Borders and Crossings

Inua Ellams
Fuel at Under the Radar Festival
Public Theater, New York

Inua Ellams Credit: Fuel

This 30-minute combination of two very short poems and a pair of rather longer poetic dramas focuses on the plight of refugees, a popular subject for often unflattering news headlines through the summer and autumn.

The thoughtful writings of Inua Ellams are delivered for Fuel via Zoom as part of the Public Theater’s annual Under the Radar Festival, which this year is taking place wholly online and is free.

Bijan Sheibani directs Mylène Gomera and Ṣọpẹ́ Dirisu in the pair of dramas, the first tragic and shocking, the second somehow hopeful and amusing.

Dolphins follows the attempts by a trio of teenagers from Eritrea to find sanctuary in Europe. Starting out in a Sudanese refugee camp, new friends Senebesh and Dani are innate storytellers informally adopted by the more streetwise Abbas, who takes them under his wing.

Losing companions on a constant basis, they cross the desert in an over-stuffed lorry, eventually arriving in Tripoli. This is only the start of the travellers’ woes, since they then need to raise funds for a perilous ride in a boat too flimsy to reach their destination of Lampedusa. The story is literally shocking, only redeemed by the news that Senebesh has been relating her side of the tale years later from home in England.

Icarus is connected, picking up the baton in Lampedusa where the occupants of the refugee camp have a single goal in mind: crossing a short stretch of the Mediterranean to reach the Italian mainland. Ikenna, aka Rust, is a sparky girl who has inherited her father’s mechanical and engineering skills and puts them to good use.

While others bemoan their fates and wait for something good to happen, knowing that in reality they are as likely to be returned home as allowed entry to the new Nirvana, she takes positive action. Her two names rather give the game away in that this young, gender-swapped latter-day Icarus builds herself wings and soars off a cliff heading for a new life.

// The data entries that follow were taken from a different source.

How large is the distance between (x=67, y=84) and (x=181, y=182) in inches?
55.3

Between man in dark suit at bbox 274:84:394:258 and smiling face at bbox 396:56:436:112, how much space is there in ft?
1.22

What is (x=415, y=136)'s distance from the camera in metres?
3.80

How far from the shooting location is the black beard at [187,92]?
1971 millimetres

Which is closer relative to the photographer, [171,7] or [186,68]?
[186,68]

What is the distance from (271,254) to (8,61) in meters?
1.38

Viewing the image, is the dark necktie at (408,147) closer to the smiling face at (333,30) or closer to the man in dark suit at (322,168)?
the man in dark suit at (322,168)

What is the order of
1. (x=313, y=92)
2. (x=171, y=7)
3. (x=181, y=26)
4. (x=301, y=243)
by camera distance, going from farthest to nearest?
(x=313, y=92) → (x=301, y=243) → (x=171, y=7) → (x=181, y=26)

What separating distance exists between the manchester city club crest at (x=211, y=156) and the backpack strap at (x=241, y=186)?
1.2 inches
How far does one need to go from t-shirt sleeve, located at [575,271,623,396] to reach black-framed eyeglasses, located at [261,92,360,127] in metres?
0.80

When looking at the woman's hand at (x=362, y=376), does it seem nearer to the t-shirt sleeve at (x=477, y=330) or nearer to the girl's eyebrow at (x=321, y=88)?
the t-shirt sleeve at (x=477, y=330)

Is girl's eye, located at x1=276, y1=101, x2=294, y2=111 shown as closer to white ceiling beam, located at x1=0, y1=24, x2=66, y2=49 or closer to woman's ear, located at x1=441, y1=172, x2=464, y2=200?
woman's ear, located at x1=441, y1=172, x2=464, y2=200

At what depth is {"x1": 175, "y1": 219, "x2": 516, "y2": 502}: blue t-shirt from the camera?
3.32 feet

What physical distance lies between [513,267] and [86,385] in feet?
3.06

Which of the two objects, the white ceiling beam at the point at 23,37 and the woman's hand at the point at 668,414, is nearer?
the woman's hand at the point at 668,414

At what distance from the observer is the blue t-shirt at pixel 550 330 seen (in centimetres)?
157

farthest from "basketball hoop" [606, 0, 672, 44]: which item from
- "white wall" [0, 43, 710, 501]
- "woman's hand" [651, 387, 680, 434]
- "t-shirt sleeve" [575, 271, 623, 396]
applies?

Anyone who knows the myth may second-guess the final outcome but, if nothing else, this imaginative piece does not end with the heroine flying too close to the sun.

There can be little doubt that, when writing Borders and Crossings, Inua Ellams’s primary goal was to raise awareness of the perils faced by those attempting to reach the United Kingdom (and other European countries) seeking asylum.

The stomach-churning descriptions in Dolphins deliberately use extreme situations and images but will undoubtedly hit the target with anyone except the most hard-hearted in society. Sadly, that group is prominent in governments that decide whether asylum seekers are treated as human beings or greedy foreigners keen to milk our civilised society.